Resume the text of tips on insurance policies and claims after its final sentence, carrying it on in the same style.

TEXT EXCERPT:
>>

Read the fine print: Renewing your homeowners policy or buying a new one? Make sure the policy doesn't include special deductibles for wind damage, onerous limits on replacement costs or other expensive restrictions on coverage, advises Robert Hunter, director of insurance for the Consumer Federation of America.

Switching employer health plans or buying an individual policy? Read the plan documents carefully, noting the policy's exclusions and limitations, as well as its appeals process (including deadlines). If the plan won't cover treatment you're likely to need, better to know that up front.

Be a boy (or girl) scout: Before you go in for an expensive health procedure, call your insurer to make sure that it's covered. Get preapprovals and referrals, as required.

Document your calls (jot down the name of the representative, date and time) and keep copies of referrals and other relevant paperwork.

Making your claim

Do your homework: Don't automatically accept an insurer's damage estimate; instead, document the claim yourself.

If, say, a storm has seriously damaged your home, get bids from three qualified local contractors and have them spell out exactly what repairs are needed and what that will cost.

If the insurer's estimate comes in appreciably lower than your own, the estimates will provide you with evidence to help make the case for a higher payout.

Keep your cool: Getting angry with an adjuster or other insurance rep rarely helps your case and could hurt it.

"It might make you feel better, but if you get angry, more than likely your file is going to the bottom of the pile," says Susan Dressler, owner of Health Claim Assistance, who spent 17 years working in the claims department of several insurers.

Instead, get the name and phone extension of anyone helping with your claim and make him your ally.

<<

SOURCE EXCERPT:
>>

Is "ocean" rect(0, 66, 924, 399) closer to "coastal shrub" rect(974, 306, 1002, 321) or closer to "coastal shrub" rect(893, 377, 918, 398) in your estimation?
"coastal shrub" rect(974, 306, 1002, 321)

<<

ANSWER TO THE TASK:
Don't take no for an answer: If you're turned down for a higher payout or your claim is denied altogether, appeal. Relatively few policyholders challenge coverage decisions, but those who do are often successful. Studies show that nearly half of appeals are decided in favor of the consumer.

Get help: Still can't get any satisfaction? Ask your state regulator and department of insurance for help. Bear in mind, though, that insurance commissioners in some states are decidedly more useful than in others.

Find other state health-care advocates at familiesusa.org (click on Consumer Assistance Program Locator). For problems with health coverage, a claims assistance professional can also fight on your behalf (find one at claims.org). Fees range from $30 to $160 an hour.

Weigh your last resorts: So you've exhausted your appeals to no avail. What to do? Sure, you could hire a lawyer and sue. But because of the cost involved, a lawsuit usually doesn't make sense unless you have a very large claim or the insurer's actions are so egregious you might get punitive damages. Lawsuits can also drag out for years.

A better bet for homeowner claims: Invoke the appraisal clause that's part of most policies, allowing you and the insurer to both hire appraisers who try to agree on a binding settlement. If they can't come to terms, an umpire chosen by the appraisers or a judge will arrive at a figure.

Where to go for help

Preparing to file a claim? Concerned you're not getting the full benefit you're owed? Check out these online tools and tips.

Families USA (familiesusa.org): Find state agencies that help with health insurance issues.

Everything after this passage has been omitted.